What the exercise asks » In the passage on accommodative dysfunction, which learning-related conditions are children with this problem sometimes misdiagnosed with?

Document excerpt »
────────

People with "normal" vision are able to use each eye independently, and both eyes together, to rapidly bring objects of visual interest into sharp focus. This is done subconsciously, rapidly, and creates no stress on the normal vision system.
For both adults and children with eye focusing problems (accommodative dysfunction), the eyes and vision system do not focus properly which cause them to see like this:
Often the blurred image may be brought into focus by extreme concentration, but this places a huge amount of stress on the vision system. Frequently children will try so hard to bring words on a page into focus (and succeed) that when they look up at the blackboard it's fuzzy. When they return to looking at the book on the desk, they have to devote a lot energy to get the words back into focus.
To no one's surprise, children with accommodative dysfunction avoid reading, don't like to copy from blackboard to paper, and are sometimes misdiagnosed with dyslexia, ADD, ADHD, and/or other learning disabilities.
Focusing and eye teaming skills work in conjunction with each other. Dysfunctions in these areas are also extremely frustrating to parents. Their child appears bright, but begins to struggle in school. The child doesn't want to read, but has no problem playing with a GameBoy or video games. As a result, parents assume that the child is simply not working hard enough or not paying attention.
Game Boys and Video games do not require a child to use the same close-focusing mechanisms that reading, writing, and copying do. The movement on the TV or video game is easy for them to follow. The written word is not.
Additionally, the child may also have 20/20 vision as reported by school testing, leading the parents to believe there is no vision problem, when, in fact, there is a significant accommodative, eye teaming and/or eye movement dysfunction which will respond very positively to treatment.
In some cases, the symptoms of an Accommodative Dysfunction can be treated with glasses. However, this only treats the symptoms and does not resolve the underlying problem.
To properly treat an Accommodative Dysfunction Vision Therapy is required. The treatment program will use lenses and instruments to develop the patient's focusing amplitude and focusing speed.
This will enable an individual to sustain clear sight comfortably for extended periods of time and be able to see clearly immediately when changing viewing distances. To supplement "in-office" therapy, complementary home therapy techniques are typically prescribed.

────────

Source data »
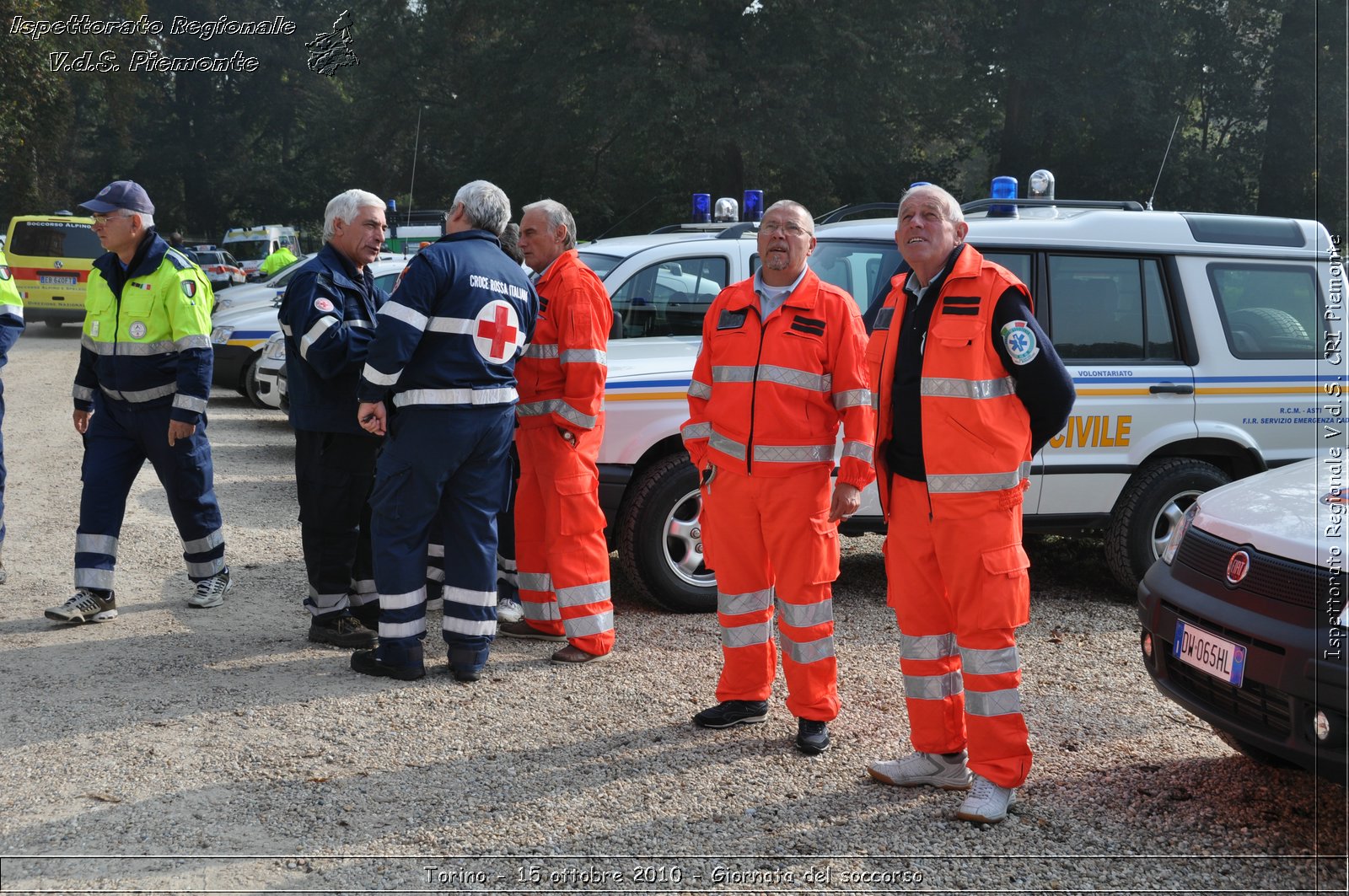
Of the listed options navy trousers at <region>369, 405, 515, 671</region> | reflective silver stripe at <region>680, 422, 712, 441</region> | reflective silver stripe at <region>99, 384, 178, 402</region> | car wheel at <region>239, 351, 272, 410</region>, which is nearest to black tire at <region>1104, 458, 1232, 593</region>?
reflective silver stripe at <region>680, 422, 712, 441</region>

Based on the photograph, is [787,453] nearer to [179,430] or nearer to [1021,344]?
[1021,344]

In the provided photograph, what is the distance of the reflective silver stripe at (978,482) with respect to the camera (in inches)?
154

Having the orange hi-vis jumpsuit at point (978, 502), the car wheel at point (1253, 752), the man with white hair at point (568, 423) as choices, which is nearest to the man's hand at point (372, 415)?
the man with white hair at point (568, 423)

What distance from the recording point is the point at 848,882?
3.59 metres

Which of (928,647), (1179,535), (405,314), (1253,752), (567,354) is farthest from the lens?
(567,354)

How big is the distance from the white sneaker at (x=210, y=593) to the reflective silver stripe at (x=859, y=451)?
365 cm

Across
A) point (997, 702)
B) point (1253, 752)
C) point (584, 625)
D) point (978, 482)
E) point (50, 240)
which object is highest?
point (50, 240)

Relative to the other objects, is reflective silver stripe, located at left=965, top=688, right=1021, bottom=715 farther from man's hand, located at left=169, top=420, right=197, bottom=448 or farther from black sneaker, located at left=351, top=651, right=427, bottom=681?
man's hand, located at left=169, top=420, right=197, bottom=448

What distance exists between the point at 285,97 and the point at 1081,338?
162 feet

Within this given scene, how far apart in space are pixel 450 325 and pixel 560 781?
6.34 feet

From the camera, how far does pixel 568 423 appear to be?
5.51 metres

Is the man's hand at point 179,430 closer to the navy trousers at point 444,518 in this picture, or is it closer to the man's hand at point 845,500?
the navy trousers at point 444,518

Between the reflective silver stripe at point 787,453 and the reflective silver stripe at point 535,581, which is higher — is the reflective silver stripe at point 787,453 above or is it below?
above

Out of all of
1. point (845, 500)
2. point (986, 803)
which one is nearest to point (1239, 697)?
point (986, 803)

────────

Expected answer » Dyslexia, ADD, ADHD, and/or other learning disabilities.